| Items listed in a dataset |
((

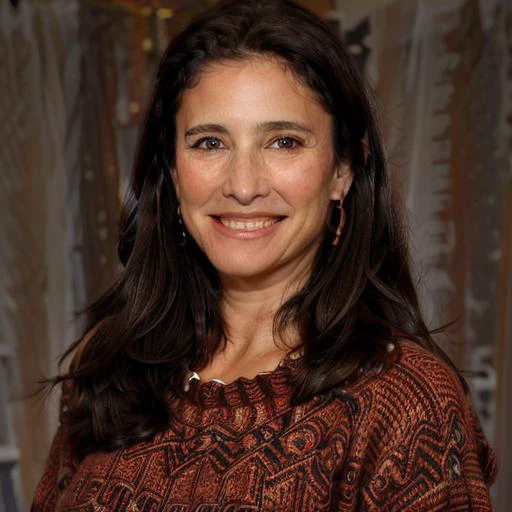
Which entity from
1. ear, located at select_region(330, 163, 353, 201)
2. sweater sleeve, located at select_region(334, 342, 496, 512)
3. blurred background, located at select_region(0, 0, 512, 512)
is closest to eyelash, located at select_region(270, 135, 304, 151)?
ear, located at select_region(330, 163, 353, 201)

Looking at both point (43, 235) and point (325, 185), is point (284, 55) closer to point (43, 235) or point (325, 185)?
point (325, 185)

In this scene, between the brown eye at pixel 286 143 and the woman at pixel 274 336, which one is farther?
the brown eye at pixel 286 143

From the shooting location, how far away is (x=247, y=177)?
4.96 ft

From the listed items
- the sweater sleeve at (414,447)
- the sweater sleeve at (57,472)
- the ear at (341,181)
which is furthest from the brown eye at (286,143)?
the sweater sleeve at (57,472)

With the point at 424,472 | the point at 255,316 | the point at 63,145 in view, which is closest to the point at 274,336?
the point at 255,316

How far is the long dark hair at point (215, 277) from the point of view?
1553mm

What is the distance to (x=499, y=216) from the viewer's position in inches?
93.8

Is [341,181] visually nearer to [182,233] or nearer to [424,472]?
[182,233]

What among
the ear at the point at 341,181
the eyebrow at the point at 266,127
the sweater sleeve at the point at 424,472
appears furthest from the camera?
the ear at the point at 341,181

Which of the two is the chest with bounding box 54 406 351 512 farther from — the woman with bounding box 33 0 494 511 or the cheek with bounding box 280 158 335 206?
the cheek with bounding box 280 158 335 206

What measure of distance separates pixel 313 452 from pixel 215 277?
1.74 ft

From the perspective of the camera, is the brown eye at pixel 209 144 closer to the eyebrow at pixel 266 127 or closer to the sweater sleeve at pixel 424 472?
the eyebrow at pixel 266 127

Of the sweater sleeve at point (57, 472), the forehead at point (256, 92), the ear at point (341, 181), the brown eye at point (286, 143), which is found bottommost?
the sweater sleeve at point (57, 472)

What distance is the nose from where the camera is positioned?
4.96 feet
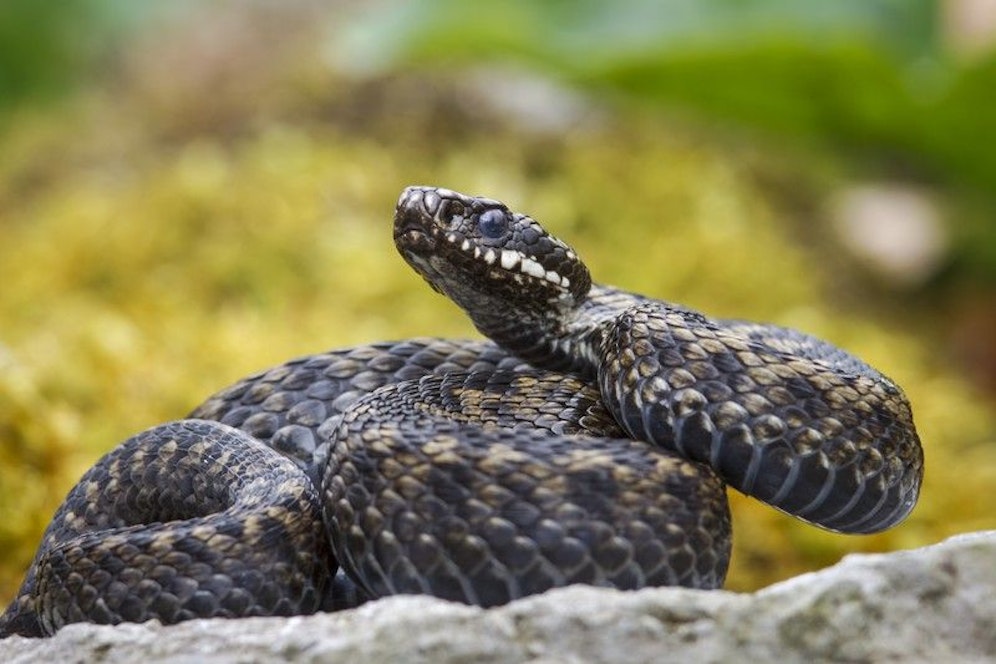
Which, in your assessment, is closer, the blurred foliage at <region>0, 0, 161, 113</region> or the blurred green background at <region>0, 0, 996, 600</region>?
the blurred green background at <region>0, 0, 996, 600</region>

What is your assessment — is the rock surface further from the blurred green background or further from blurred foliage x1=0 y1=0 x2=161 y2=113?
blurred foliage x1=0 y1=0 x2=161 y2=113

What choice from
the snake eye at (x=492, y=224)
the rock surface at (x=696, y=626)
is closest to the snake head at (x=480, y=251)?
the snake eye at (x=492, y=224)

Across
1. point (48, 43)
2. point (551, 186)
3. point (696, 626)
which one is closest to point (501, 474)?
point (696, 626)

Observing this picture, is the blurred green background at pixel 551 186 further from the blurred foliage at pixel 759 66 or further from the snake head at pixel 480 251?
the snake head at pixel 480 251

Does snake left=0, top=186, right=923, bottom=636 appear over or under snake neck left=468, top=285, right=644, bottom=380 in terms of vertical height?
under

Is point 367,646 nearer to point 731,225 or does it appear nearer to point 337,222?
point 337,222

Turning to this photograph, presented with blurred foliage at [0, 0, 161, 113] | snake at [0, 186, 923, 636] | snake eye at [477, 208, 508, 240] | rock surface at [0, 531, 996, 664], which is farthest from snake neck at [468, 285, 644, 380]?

))

| What this task involves |
Pictures excluded, quote all the data above exactly.

| Full answer |
Which entity from
1. ear, located at select_region(330, 163, 353, 201)
2. sweater sleeve, located at select_region(334, 342, 496, 512)
3. blurred background, located at select_region(0, 0, 512, 512)
is closest to eyelash, located at select_region(270, 135, 304, 151)?
ear, located at select_region(330, 163, 353, 201)

Looking at both point (43, 235) and point (325, 185), is point (284, 55) closer to point (43, 235) or point (325, 185)?
point (325, 185)

In this scene, between the brown eye at pixel 286 143 and the woman at pixel 274 336, which one is farther?
the brown eye at pixel 286 143

From the shooting location, how far away is (x=247, y=177)?
4.96 ft

From the listed items
- the sweater sleeve at (414,447)
- the sweater sleeve at (57,472)
- the ear at (341,181)
which is furthest from the brown eye at (286,143)?
the sweater sleeve at (57,472)

With the point at 424,472 | the point at 255,316 | the point at 63,145 in view, which is closest to the point at 274,336?
the point at 255,316

How far is the long dark hair at point (215, 277) from the point of view?
1553mm

What is the distance to (x=499, y=216) from the viewer's position in inches?
93.8

Is [341,181] visually nearer to [182,233] or nearer to [424,472]?
[182,233]

What among
the ear at the point at 341,181
the eyebrow at the point at 266,127
the sweater sleeve at the point at 424,472
appears furthest from the camera?
the ear at the point at 341,181

Which of the two is the chest with bounding box 54 406 351 512 farther from — the woman with bounding box 33 0 494 511 or the cheek with bounding box 280 158 335 206?
the cheek with bounding box 280 158 335 206

What measure of distance separates pixel 313 452 from pixel 215 277?
1.74 ft

From the perspective of the camera, is the brown eye at pixel 209 144 closer to the eyebrow at pixel 266 127 or closer to the sweater sleeve at pixel 424 472?
the eyebrow at pixel 266 127

Of the sweater sleeve at point (57, 472), the forehead at point (256, 92), the ear at point (341, 181), the brown eye at point (286, 143), which is found bottommost?
the sweater sleeve at point (57, 472)

What distance is the nose from where the camera is positioned?
4.96 feet
Which, in your assessment, is closer, the blurred foliage at <region>0, 0, 161, 113</region> or the blurred green background at <region>0, 0, 996, 600</region>?
the blurred green background at <region>0, 0, 996, 600</region>

What is your assessment — is the rock surface further from the blurred green background or further from blurred foliage x1=0 y1=0 x2=161 y2=113?
blurred foliage x1=0 y1=0 x2=161 y2=113

What choice from
the snake eye at (x=492, y=224)
the rock surface at (x=696, y=626)
is closest to the snake head at (x=480, y=251)?
the snake eye at (x=492, y=224)

Across
1. point (48, 43)
2. point (551, 186)
3. point (696, 626)
which one is closest to point (501, 474)?
point (696, 626)

Observing this picture, is the blurred green background at pixel 551 186 further from the blurred foliage at pixel 759 66 or further from the snake head at pixel 480 251?
the snake head at pixel 480 251

Does snake left=0, top=186, right=923, bottom=636 appear over or under snake neck left=468, top=285, right=644, bottom=380 in terms of vertical height?
under

Is point 367,646 nearer to point 731,225 or does it appear nearer to point 337,222?
point 337,222

Turning to this photograph, presented with blurred foliage at [0, 0, 161, 113] | snake at [0, 186, 923, 636] | snake eye at [477, 208, 508, 240] | rock surface at [0, 531, 996, 664], which is farthest from snake neck at [468, 285, 644, 380]?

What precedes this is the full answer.